§ Document extract:

■ ■ ■ ■ ■

Project NEXUS... A timbre matched family of Hi-Fi/HT speakers

Discussion in 'DIY Speakers and Subwoofers' started by Matt Grant, Feb 10, 2014.

  1. #1 Matt Grant, Feb 10, 2014
    Last edited: Jun 30, 2023
    Timbre matched family of Hi-Fi/HT speakers all based on the same midwoofer (Dayton DS135-8) and tweeter (ND28F-8).

    These designs came about from my interest in building a conventional 3-way design (which there seem to be a lack of kits for) and one which would allow for an ideal horizontal center channel use. I wanted to use drivers that would offer very good performance yet keep the cost of the design in reach of those looking not looking to spend an arm and a leg. I also wanted the drivers to match if possible and give a nominal 8 ohm load so it would be safe for even the most anemic AVR or those super cautious users who just don’t want to risk driver a lower impedance speaker. Finally I wanted the midrange/midbass able to be used in a compact two way surround with decent power handling and extension in a small ported enclosure.

    I settled on the Dayton ND28F-6 for the tweeter, the Dayton DS135-8 as the midrange and two Dayton SD215-88A’s as woofers. Visually they match well, the DS and SD drivers sharing the same frame style and cone material and all the drivers looked to perform well within their respective bandwidths.

    I’ll update and post links to each of the respective designs below when I get them written up.

■ ■ ■ ■ ■

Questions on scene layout
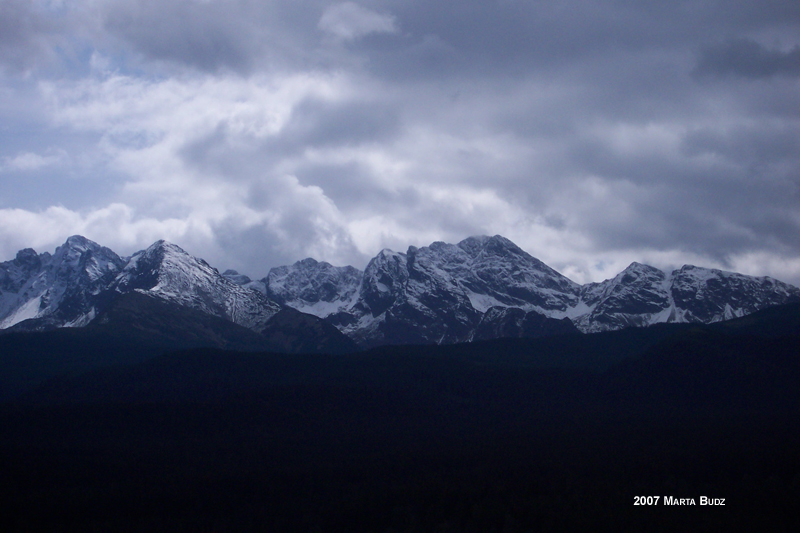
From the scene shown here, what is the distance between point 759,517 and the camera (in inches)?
5207

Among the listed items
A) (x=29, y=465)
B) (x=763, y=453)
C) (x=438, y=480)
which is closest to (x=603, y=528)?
(x=438, y=480)

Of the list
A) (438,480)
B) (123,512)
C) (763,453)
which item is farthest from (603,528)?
(123,512)

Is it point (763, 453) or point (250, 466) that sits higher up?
point (763, 453)

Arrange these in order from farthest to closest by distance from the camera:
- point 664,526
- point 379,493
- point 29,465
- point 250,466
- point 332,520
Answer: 1. point 250,466
2. point 29,465
3. point 379,493
4. point 332,520
5. point 664,526

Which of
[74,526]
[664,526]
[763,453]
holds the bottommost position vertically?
[74,526]

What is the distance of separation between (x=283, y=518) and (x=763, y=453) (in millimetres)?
91356

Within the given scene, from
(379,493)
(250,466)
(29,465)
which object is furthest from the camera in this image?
(250,466)

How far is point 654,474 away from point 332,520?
193 feet

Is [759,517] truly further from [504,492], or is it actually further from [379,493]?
[379,493]

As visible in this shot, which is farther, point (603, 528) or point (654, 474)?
point (654, 474)

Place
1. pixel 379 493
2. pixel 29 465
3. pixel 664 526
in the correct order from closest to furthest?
pixel 664 526 < pixel 379 493 < pixel 29 465

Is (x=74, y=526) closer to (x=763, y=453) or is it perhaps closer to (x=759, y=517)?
(x=759, y=517)

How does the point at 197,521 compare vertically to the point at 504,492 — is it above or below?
below

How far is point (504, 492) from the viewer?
158375 mm
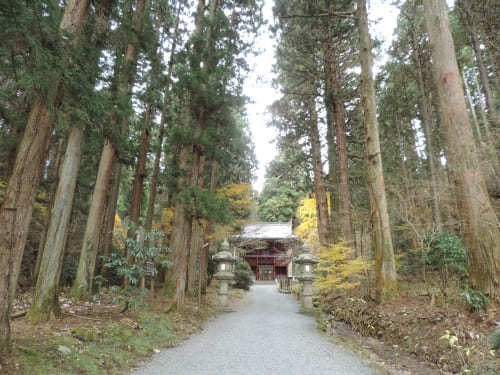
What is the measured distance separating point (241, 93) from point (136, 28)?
3350 mm

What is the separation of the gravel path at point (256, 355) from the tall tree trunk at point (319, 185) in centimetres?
489

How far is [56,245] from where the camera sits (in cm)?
485

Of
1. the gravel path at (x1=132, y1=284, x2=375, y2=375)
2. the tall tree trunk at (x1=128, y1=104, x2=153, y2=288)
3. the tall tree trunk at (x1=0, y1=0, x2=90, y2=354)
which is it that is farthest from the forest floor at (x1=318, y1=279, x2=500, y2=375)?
the tall tree trunk at (x1=128, y1=104, x2=153, y2=288)

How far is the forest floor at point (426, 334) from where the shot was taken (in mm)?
3680

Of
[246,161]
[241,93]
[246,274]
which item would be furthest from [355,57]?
[246,274]

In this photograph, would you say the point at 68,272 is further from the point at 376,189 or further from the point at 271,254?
the point at 271,254

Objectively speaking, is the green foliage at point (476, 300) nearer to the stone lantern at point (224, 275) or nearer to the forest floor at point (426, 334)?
the forest floor at point (426, 334)

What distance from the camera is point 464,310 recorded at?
4.49 meters

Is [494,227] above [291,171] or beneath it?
beneath

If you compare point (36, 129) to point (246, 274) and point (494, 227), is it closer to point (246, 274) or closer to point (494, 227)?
point (494, 227)

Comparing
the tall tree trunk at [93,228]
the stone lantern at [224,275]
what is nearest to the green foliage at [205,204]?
the tall tree trunk at [93,228]

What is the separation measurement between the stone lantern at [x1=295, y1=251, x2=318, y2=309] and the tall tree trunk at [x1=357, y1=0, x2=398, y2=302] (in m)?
3.72

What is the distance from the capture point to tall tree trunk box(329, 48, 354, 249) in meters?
8.88

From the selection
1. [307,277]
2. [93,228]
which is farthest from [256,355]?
[307,277]
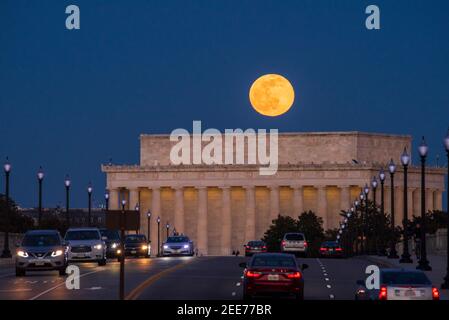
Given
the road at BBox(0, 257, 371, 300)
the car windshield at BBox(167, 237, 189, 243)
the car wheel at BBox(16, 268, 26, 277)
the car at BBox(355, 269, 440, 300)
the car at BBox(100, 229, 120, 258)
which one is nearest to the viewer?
the car at BBox(355, 269, 440, 300)

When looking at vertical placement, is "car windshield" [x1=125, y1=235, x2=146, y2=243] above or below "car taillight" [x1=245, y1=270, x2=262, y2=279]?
below

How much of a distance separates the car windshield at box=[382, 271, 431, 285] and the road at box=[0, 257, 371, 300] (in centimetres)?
820

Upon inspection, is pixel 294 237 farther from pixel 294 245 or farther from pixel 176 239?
pixel 176 239

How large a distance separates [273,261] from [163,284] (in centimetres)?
869

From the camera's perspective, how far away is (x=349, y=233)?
420 feet

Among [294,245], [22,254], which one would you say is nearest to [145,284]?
[22,254]

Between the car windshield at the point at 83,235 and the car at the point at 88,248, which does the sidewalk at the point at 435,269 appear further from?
the car windshield at the point at 83,235

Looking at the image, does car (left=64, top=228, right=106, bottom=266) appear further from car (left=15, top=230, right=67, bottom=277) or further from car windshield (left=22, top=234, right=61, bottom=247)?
car (left=15, top=230, right=67, bottom=277)

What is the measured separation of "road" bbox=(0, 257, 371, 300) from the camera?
145 feet

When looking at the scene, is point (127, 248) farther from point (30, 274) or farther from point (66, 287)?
point (66, 287)

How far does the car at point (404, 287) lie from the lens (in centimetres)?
3481

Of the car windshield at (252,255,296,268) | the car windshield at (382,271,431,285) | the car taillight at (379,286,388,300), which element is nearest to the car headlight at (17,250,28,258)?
the car windshield at (252,255,296,268)

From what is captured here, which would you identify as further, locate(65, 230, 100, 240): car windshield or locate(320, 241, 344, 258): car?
locate(320, 241, 344, 258): car
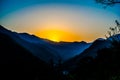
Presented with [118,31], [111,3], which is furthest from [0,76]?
[111,3]

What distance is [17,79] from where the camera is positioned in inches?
2292

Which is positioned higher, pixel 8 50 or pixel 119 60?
pixel 8 50

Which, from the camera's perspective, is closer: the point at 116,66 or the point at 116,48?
the point at 116,66

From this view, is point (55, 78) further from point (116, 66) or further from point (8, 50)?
point (8, 50)

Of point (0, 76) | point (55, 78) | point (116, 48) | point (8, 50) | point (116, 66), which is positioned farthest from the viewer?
point (8, 50)

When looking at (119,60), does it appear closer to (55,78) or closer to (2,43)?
(55,78)

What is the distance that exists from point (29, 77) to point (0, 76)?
677cm

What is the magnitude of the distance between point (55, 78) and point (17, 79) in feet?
59.2

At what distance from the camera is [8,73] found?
55.2 m

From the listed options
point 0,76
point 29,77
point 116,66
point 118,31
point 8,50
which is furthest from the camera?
point 8,50

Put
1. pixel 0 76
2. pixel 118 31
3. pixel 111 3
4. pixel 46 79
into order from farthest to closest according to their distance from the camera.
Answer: pixel 0 76
pixel 46 79
pixel 118 31
pixel 111 3

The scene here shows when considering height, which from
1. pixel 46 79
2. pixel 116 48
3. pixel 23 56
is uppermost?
pixel 23 56

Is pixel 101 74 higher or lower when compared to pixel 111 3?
lower

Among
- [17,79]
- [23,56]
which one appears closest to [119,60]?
[17,79]
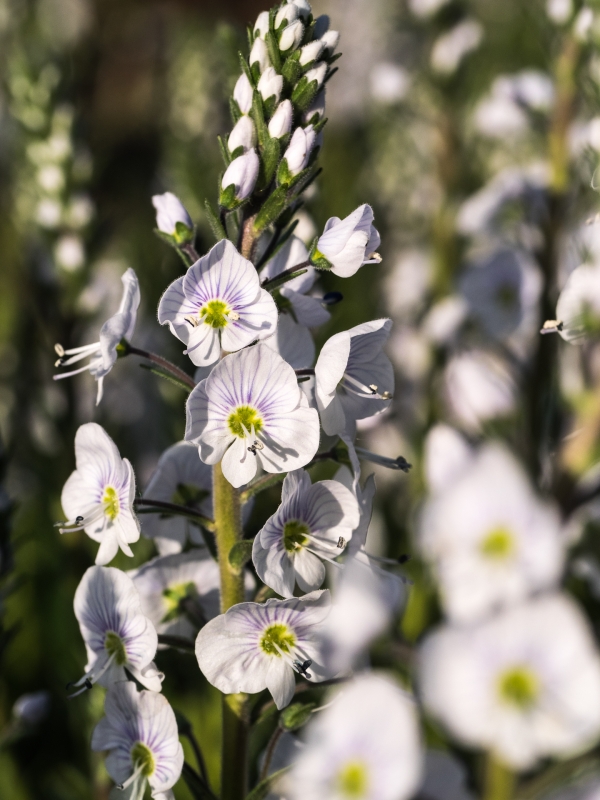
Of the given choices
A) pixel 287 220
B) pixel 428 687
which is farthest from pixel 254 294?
pixel 428 687

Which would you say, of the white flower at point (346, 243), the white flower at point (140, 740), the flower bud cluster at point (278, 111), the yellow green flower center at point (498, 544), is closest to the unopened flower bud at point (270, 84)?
the flower bud cluster at point (278, 111)

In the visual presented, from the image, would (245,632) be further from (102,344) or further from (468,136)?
(468,136)

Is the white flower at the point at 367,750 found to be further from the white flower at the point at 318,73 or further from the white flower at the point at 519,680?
the white flower at the point at 318,73

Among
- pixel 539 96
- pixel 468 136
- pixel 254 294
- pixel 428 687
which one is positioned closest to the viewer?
pixel 428 687

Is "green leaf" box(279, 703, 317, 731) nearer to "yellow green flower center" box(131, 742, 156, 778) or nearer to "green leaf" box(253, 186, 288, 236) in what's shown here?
"yellow green flower center" box(131, 742, 156, 778)

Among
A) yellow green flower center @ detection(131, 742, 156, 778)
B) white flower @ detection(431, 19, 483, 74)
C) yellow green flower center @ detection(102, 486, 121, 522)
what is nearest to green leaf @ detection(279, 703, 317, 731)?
yellow green flower center @ detection(131, 742, 156, 778)

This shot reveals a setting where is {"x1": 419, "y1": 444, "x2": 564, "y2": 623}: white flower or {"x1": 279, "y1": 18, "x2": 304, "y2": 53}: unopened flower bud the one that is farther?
{"x1": 279, "y1": 18, "x2": 304, "y2": 53}: unopened flower bud
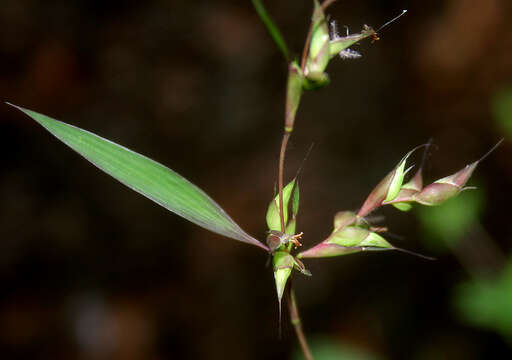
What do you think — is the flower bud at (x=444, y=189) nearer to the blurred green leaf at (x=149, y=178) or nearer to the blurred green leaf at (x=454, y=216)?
the blurred green leaf at (x=149, y=178)

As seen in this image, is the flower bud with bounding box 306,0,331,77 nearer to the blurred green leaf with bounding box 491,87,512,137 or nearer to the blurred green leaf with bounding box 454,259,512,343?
the blurred green leaf with bounding box 454,259,512,343

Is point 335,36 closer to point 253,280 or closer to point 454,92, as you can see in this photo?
point 253,280

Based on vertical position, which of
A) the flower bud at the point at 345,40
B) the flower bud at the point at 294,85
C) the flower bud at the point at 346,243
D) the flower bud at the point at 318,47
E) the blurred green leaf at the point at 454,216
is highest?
the blurred green leaf at the point at 454,216

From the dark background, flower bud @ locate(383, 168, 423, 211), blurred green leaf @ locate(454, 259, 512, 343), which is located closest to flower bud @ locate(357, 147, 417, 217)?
flower bud @ locate(383, 168, 423, 211)

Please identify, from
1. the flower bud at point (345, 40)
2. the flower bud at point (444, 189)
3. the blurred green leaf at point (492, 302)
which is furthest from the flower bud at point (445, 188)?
the blurred green leaf at point (492, 302)

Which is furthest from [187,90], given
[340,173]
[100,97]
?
[340,173]

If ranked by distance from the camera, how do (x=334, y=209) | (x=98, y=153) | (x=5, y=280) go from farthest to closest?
1. (x=334, y=209)
2. (x=5, y=280)
3. (x=98, y=153)

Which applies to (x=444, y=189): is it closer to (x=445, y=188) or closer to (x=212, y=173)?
(x=445, y=188)
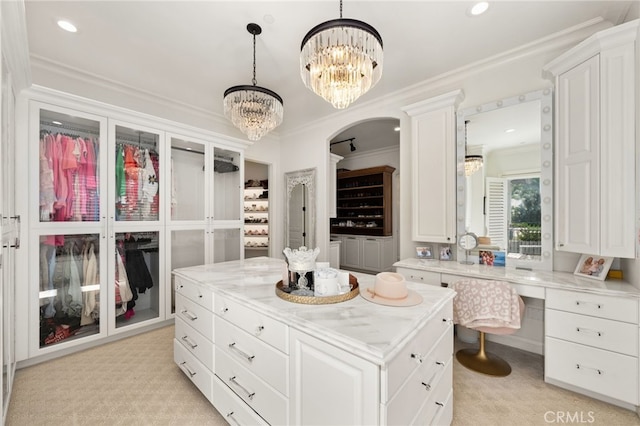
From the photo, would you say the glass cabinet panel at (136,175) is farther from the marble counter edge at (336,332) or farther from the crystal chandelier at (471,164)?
the crystal chandelier at (471,164)

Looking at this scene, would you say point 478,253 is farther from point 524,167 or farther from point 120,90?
point 120,90

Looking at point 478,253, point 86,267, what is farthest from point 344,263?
point 86,267

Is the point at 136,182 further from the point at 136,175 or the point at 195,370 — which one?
the point at 195,370

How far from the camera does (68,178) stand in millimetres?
2414

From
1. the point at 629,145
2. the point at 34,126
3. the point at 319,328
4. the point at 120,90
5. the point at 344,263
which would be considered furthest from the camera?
the point at 344,263

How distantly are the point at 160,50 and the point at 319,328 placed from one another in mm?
2852

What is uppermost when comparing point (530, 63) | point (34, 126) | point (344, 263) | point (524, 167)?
point (530, 63)

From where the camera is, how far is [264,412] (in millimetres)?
1302

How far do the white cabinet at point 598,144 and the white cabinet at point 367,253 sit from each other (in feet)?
12.0

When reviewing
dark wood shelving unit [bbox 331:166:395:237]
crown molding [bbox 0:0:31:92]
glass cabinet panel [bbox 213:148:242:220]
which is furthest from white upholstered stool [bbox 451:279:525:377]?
dark wood shelving unit [bbox 331:166:395:237]

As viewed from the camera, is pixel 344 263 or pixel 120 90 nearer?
pixel 120 90

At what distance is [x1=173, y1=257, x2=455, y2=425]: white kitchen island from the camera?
94 cm

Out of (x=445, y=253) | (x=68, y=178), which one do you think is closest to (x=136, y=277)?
(x=68, y=178)

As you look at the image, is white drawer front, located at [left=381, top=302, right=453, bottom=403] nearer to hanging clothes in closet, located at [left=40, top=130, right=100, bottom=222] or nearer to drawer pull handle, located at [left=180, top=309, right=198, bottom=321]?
drawer pull handle, located at [left=180, top=309, right=198, bottom=321]
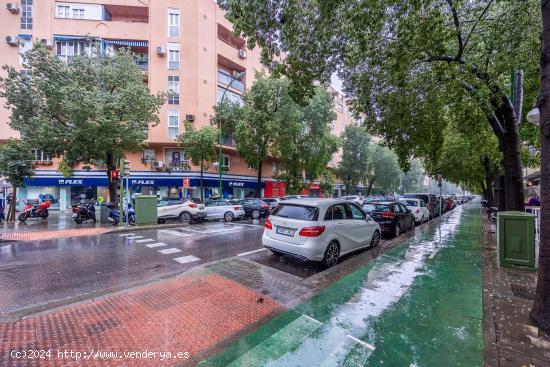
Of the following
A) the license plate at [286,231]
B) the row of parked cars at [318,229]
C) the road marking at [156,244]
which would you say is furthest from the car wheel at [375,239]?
the road marking at [156,244]

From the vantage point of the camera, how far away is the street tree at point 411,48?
5.76m

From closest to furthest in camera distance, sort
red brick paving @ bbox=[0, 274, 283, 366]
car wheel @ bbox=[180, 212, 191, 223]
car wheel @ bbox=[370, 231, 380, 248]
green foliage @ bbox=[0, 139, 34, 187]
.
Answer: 1. red brick paving @ bbox=[0, 274, 283, 366]
2. car wheel @ bbox=[370, 231, 380, 248]
3. green foliage @ bbox=[0, 139, 34, 187]
4. car wheel @ bbox=[180, 212, 191, 223]

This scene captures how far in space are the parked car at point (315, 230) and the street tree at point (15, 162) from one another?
16507mm

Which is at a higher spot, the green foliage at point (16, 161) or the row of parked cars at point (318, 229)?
the green foliage at point (16, 161)

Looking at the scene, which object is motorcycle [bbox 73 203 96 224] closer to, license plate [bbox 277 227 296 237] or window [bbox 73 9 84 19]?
license plate [bbox 277 227 296 237]

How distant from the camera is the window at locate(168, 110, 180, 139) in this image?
24737 millimetres

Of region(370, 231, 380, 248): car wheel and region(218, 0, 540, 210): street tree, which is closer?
region(218, 0, 540, 210): street tree

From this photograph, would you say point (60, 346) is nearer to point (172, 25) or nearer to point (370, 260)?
point (370, 260)

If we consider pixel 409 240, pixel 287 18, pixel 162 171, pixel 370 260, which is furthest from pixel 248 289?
pixel 162 171

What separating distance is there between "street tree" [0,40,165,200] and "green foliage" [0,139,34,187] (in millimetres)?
933

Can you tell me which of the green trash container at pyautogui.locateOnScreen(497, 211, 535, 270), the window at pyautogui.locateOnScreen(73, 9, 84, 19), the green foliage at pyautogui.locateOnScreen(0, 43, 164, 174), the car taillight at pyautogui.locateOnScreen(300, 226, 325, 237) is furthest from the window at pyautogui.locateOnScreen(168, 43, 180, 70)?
the green trash container at pyautogui.locateOnScreen(497, 211, 535, 270)

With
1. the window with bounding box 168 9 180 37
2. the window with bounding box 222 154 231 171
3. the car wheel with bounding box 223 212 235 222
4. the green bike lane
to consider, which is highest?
the window with bounding box 168 9 180 37

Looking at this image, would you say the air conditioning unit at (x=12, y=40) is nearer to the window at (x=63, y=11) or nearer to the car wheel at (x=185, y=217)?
the window at (x=63, y=11)

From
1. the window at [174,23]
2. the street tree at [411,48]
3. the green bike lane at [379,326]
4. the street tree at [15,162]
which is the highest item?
the window at [174,23]
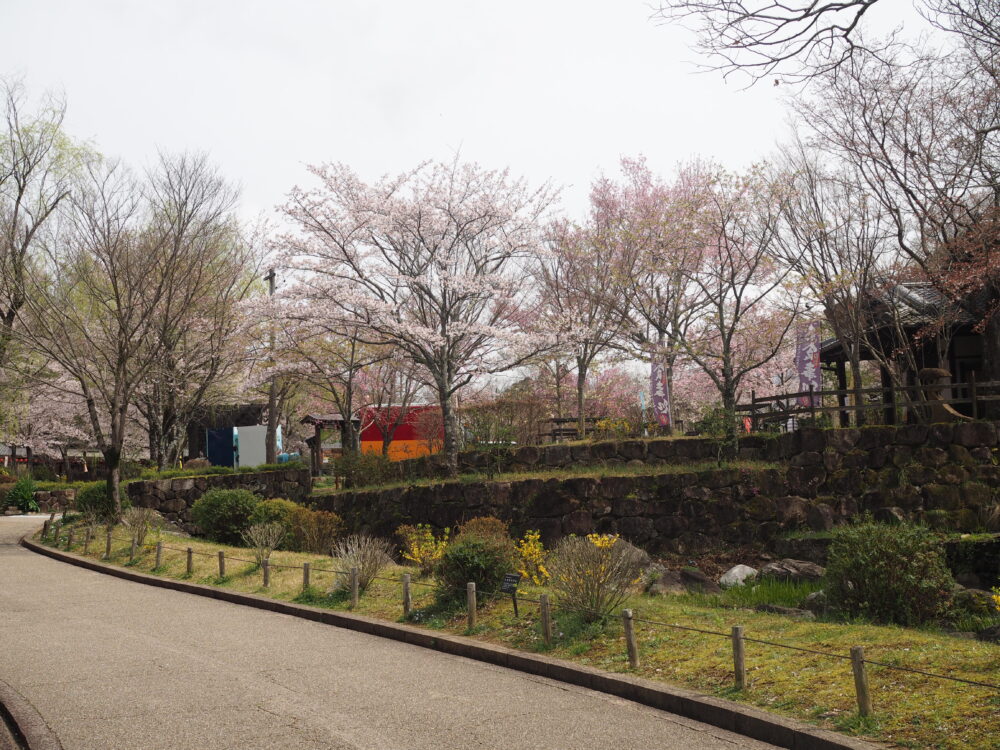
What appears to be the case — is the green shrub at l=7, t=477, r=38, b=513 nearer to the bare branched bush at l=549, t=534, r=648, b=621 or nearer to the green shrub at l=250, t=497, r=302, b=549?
the green shrub at l=250, t=497, r=302, b=549

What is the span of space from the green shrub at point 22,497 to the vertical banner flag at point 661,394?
74.7 ft

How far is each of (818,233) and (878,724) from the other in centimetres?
1756

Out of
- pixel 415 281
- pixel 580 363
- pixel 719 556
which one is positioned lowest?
pixel 719 556

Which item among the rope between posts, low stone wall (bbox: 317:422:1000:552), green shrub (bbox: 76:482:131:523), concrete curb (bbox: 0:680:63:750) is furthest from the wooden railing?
green shrub (bbox: 76:482:131:523)

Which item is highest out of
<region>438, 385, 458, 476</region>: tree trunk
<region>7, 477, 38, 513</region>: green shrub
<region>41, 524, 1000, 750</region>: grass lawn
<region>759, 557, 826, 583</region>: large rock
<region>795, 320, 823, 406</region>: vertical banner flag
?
<region>795, 320, 823, 406</region>: vertical banner flag

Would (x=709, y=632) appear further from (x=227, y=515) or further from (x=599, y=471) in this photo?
(x=227, y=515)

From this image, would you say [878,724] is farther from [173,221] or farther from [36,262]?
[36,262]

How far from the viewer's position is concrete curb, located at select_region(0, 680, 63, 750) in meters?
6.50

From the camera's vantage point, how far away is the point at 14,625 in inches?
456

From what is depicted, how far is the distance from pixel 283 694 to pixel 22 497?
28088 millimetres

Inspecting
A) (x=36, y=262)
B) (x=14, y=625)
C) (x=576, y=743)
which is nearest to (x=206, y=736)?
(x=576, y=743)

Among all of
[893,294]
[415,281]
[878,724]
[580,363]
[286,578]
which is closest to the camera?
[878,724]

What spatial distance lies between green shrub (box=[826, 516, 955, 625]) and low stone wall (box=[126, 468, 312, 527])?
17.1 m

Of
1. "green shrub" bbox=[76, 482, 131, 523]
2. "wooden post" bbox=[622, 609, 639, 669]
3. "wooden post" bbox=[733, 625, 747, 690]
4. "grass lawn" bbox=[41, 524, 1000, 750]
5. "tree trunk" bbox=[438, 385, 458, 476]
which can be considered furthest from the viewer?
"tree trunk" bbox=[438, 385, 458, 476]
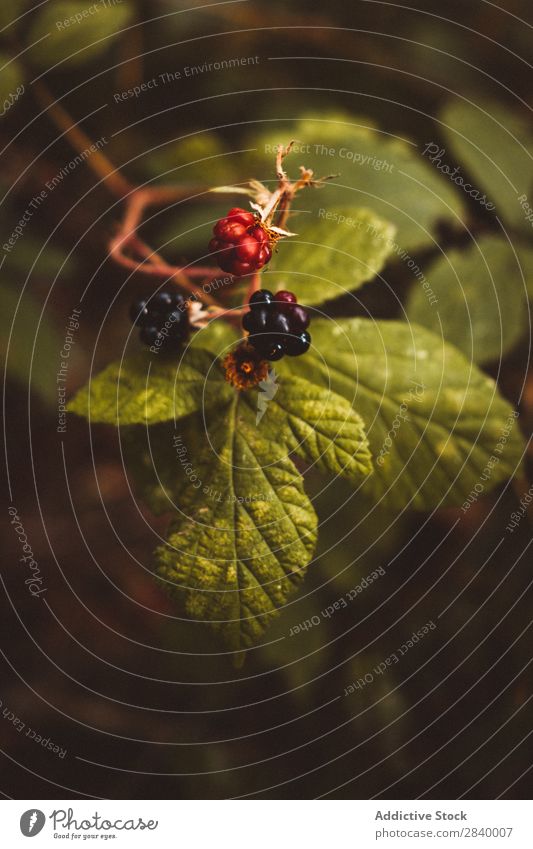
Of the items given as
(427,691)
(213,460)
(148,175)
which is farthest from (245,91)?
(427,691)

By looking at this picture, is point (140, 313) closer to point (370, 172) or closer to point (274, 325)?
point (274, 325)

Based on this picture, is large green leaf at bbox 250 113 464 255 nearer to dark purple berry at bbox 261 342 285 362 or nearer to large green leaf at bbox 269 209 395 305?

■ ■ ■ ■ ■

§ Exercise requirements: Write out, word for word, the part of the speaker forum post that opens with "These designs came" and closes with "small ported enclosure.". Work only from the forum post, not from the lines.

§ Completed task:
These designs came about from my interest in building a conventional 3-way design (which there seem to be a lack of kits for) and one which would allow for an ideal horizontal center channel use. I wanted to use drivers that would offer very good performance yet keep the cost of the design in reach of those looking not looking to spend an arm and a leg. I also wanted the drivers to match if possible and give a nominal 8 ohm load so it would be safe for even the most anemic AVR or those super cautious users who just don’t want to risk driver a lower impedance speaker. Finally I wanted the midrange/midbass able to be used in a compact two way surround with decent power handling and extension in a small ported enclosure.